Muitos tutores observam que seus gatos entram ou esperam na porta do banheiro durante o uso do cômodo. Segundo veterinários, essa conduta deriva de comportamentos instintivos ligados à sobrevivência, ao território e ao vínculo social, funcionando como demonstração de afeto e vigilância constante.
Um estudo da Texas A&M University aponta que o banheiro representa ao felino um local onde o humano permanece parado e, portanto, em situação de relativa vulnerabilidade. Ficar próximo torna-se, para o animal, uma estratégia de segurança mútua, pois gatos são predadores, mas também presas em ambientes naturais.

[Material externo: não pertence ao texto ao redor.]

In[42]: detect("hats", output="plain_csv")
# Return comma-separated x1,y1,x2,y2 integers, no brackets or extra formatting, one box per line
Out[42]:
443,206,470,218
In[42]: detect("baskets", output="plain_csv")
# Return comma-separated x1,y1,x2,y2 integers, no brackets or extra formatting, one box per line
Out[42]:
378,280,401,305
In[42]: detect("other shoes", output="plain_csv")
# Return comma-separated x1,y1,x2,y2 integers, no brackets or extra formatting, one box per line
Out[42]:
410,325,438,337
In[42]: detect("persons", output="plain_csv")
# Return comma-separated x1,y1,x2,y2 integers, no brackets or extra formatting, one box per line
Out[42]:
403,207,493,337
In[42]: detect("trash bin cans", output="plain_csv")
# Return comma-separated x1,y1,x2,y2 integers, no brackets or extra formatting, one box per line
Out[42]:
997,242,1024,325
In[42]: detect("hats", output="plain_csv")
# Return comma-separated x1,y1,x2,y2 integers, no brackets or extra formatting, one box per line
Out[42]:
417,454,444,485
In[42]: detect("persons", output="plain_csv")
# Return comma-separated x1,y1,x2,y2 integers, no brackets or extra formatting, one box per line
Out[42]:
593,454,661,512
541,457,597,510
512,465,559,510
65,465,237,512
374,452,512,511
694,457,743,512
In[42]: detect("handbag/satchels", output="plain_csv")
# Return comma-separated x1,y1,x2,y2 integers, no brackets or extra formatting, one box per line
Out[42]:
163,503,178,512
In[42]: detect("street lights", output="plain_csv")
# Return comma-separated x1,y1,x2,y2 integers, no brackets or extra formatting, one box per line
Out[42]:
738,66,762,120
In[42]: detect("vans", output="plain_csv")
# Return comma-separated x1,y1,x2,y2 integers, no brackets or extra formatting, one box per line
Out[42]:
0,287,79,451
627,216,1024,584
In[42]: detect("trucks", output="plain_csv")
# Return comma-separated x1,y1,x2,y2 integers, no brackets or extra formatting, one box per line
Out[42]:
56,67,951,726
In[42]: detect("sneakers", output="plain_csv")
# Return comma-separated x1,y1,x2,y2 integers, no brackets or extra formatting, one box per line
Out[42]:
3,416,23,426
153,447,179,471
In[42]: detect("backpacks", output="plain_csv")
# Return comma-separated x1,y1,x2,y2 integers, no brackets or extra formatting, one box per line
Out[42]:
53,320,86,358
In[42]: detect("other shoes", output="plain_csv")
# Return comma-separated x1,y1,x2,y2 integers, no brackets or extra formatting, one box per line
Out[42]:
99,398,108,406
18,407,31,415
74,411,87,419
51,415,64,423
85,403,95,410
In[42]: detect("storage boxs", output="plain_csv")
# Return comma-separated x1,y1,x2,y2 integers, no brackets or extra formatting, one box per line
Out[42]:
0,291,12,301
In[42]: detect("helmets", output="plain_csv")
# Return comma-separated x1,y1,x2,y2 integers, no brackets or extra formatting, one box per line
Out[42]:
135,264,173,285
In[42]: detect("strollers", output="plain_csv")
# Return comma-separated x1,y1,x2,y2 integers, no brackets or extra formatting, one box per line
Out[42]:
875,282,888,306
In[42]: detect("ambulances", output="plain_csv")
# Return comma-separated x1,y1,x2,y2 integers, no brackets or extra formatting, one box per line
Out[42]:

Os especialistas descrevem três pontos principais para a atitude: atuação como sentinela, proteção instintiva diante da distração do tutor e reforço de laços em um espaço pequeno e silencioso. Na vida doméstica, ainda que felinos tenham perfil solitário, desenvolvem estruturas sociais complexas e percebem o momento como chance de guardar a “família”.
O odor concentrado do tutor contribui para o interesse, já que banheiros retêm cheiros familiares. Há também fatores complementares, como busca por proximidade constante, curiosidade sobre portas fechadas, marcação de território em superfícies úmidas e associação do local a situações de carinho ou brincadeira.
Veterinários alertam para sinais que diferenciam escolta amistosa de ansiedade de separação. Sentar calmamente na porta indica vigilância; miados altos e arranhões insistentes podem apontar desconforto emocional; esfregar-se nas pernas demonstra marcação territorial e pedido de afeto.
Características físicas do ambiente, como pias de porcelana fresca e água corrente, funcionam como estímulo sensorial e local de refresco. A menor altura do tutor sentado facilita contato visual e carícias, o que o gato associa a momento de conexão privilegiada.
Fechar a porta abruptamente pode gerar frustração e danos à madeira, pois o felino enxerga toda a casa como território livre. Para manter a privacidade sem estresse, profissionais sugerem aceitar o costume ou oferecer distrações em outros cômodos, como brinquedos com petiscos ou fonte de água, permitindo que o animal permaneça ocupado.